Well, since I had suggested this I guess it appropriate for me to be one of the first people to comment. I actually have a lot of comments swirling around in my head regarding this so I will do my best to get them out in a coherent manner.
I recently watched a webinar from a FIM vendor where it was shown how the malware would have been easily detected using some simple FIM software. I find it scary how simple it would have been to detect something like this in so many different ways yet I think most organizations would have missed this in the same way that Target did. I guess it's one of those things where hindsight is aways 20/20.

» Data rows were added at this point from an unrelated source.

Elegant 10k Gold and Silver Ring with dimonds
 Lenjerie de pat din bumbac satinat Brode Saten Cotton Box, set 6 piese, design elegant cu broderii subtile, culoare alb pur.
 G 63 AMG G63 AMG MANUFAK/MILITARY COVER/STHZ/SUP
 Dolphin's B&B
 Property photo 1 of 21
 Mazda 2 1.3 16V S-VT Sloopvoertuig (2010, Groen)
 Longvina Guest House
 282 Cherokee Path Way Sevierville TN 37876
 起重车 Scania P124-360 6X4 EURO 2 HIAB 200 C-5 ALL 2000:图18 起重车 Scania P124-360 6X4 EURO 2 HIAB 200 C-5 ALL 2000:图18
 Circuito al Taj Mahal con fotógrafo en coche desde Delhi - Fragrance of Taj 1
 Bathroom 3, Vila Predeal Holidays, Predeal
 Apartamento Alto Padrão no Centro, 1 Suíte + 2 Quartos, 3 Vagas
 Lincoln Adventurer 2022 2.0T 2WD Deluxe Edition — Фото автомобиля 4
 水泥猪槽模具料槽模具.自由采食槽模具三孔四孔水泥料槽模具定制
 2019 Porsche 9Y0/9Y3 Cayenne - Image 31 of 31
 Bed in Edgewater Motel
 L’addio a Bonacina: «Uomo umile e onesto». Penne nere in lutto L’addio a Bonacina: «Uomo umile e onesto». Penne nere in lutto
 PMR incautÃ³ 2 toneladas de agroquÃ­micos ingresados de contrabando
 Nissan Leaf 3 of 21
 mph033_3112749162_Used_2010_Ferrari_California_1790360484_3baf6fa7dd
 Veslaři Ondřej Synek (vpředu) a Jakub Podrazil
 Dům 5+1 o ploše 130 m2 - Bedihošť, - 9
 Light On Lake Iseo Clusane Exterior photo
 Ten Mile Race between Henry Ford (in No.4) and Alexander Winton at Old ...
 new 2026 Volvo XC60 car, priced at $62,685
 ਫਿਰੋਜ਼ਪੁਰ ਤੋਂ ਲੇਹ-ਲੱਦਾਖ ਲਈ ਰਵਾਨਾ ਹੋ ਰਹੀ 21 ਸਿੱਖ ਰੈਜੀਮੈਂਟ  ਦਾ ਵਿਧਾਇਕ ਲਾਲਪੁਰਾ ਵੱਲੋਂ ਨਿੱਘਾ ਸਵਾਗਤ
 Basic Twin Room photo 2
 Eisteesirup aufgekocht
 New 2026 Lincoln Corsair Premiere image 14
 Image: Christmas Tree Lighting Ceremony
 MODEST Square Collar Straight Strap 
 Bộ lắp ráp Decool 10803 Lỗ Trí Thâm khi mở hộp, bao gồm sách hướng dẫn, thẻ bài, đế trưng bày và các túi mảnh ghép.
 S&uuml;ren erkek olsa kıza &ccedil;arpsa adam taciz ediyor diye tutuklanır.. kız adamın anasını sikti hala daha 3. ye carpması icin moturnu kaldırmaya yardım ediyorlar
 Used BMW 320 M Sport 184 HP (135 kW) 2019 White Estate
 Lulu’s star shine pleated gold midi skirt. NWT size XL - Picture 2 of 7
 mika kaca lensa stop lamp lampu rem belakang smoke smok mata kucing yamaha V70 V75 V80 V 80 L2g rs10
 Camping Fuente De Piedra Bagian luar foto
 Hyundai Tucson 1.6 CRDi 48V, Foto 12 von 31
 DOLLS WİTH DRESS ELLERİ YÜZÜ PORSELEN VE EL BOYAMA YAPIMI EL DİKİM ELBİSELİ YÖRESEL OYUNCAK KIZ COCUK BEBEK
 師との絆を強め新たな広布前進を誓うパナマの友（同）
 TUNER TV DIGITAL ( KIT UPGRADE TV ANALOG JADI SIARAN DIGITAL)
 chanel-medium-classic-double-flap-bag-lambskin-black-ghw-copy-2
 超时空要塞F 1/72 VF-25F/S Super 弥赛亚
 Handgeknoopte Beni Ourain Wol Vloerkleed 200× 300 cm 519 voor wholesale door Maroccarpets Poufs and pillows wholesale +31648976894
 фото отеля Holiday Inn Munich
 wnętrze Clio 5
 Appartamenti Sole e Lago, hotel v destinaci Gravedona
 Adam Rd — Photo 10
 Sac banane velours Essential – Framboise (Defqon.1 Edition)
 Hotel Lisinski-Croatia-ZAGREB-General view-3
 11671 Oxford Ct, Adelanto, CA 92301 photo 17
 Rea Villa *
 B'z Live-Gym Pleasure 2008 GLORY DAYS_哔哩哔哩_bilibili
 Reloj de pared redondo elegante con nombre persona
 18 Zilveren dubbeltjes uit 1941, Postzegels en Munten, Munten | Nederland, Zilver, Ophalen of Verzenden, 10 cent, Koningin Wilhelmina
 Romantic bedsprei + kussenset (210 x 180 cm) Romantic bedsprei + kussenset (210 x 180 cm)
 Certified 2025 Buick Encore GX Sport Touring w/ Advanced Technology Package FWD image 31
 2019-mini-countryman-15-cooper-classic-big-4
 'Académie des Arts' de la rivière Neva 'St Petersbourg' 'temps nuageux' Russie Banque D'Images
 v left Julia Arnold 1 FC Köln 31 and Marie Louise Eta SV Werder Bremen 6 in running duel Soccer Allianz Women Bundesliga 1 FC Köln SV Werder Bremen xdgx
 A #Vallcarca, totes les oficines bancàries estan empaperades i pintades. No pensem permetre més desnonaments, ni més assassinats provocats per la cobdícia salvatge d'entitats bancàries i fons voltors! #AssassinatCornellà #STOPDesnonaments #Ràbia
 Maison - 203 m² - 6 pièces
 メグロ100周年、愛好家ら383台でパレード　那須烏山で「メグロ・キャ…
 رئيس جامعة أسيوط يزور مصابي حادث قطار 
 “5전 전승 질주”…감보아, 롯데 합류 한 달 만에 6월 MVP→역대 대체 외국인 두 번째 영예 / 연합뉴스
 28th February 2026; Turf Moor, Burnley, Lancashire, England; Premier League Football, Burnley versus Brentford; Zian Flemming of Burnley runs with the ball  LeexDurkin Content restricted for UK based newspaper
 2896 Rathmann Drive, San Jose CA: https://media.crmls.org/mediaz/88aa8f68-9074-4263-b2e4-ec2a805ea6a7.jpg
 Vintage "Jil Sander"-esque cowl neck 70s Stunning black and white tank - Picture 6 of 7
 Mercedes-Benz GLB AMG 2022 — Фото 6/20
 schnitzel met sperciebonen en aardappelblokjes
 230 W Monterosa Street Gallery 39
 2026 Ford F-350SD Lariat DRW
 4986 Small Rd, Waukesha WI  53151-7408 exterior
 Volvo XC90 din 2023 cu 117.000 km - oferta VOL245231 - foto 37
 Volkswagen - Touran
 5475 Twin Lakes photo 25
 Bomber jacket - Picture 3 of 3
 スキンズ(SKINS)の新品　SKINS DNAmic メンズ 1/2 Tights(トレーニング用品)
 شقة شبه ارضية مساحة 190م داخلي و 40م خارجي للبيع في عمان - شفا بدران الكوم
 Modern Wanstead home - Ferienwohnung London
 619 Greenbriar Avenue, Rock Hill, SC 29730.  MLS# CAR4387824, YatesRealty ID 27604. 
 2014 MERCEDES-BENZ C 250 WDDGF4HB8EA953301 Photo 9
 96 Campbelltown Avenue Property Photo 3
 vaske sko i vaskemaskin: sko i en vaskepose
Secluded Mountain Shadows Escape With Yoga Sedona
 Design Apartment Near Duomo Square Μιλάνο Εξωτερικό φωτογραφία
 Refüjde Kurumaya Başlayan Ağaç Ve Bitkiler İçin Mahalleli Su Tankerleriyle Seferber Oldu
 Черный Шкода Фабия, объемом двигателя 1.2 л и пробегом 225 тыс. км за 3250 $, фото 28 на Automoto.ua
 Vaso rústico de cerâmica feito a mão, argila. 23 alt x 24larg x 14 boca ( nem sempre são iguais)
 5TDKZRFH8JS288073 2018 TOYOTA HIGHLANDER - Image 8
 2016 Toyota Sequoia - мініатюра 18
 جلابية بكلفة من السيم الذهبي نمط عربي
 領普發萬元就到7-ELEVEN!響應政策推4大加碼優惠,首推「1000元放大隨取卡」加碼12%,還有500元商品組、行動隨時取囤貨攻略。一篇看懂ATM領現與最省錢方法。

The vendor account thing is definitely something you need to be very careful with and monitor very closely. While it may seem like a lot of work I think it would make the most sense to trigger an alert on every use of a vendor account out to a ticketing system or run a daily report and have those logins approved. It may seem like a bit of work but vendor accounts can be a huge exposure and need to be very closely managed.
I think the using naming patterns is a great idea! This provides the necessary meta-data to easily apply logic against in so many useful ways. I am totally putting that idea in my back pocket for later use.
I liked the example of a server phoning home to Brazil. This is a good example where good visualizations of data would be helpful. Just showing the IP's isn't very helpful because I doubt many people can look at an IP address and tell which country it belongs to. Having a good visualization showing an icon representing the country would quickly grab your attention if that country were not one that server should be communicating with. Having the data is important but having good ways to visualize it in useful ways can help you quickly identify something that isn't right or out of place.
I personally think a lot of this is "DUH" stuff that is also just out of reach. I think it's out of reach because it's very difficult to show the value in the cost to implement a SIEM and the staff to do the active management, and analysis of the data. I don't really know how to explain it but I have found it very difficult to get people to wrap their heads around SIEM and the power that it can bring to the table. I think when a lot of less technical people look at it they just see another log management system that costs more $$$ and don't see that value which makes it a very difficult sell and that puts it out of reach for the technical people trying to get it into place.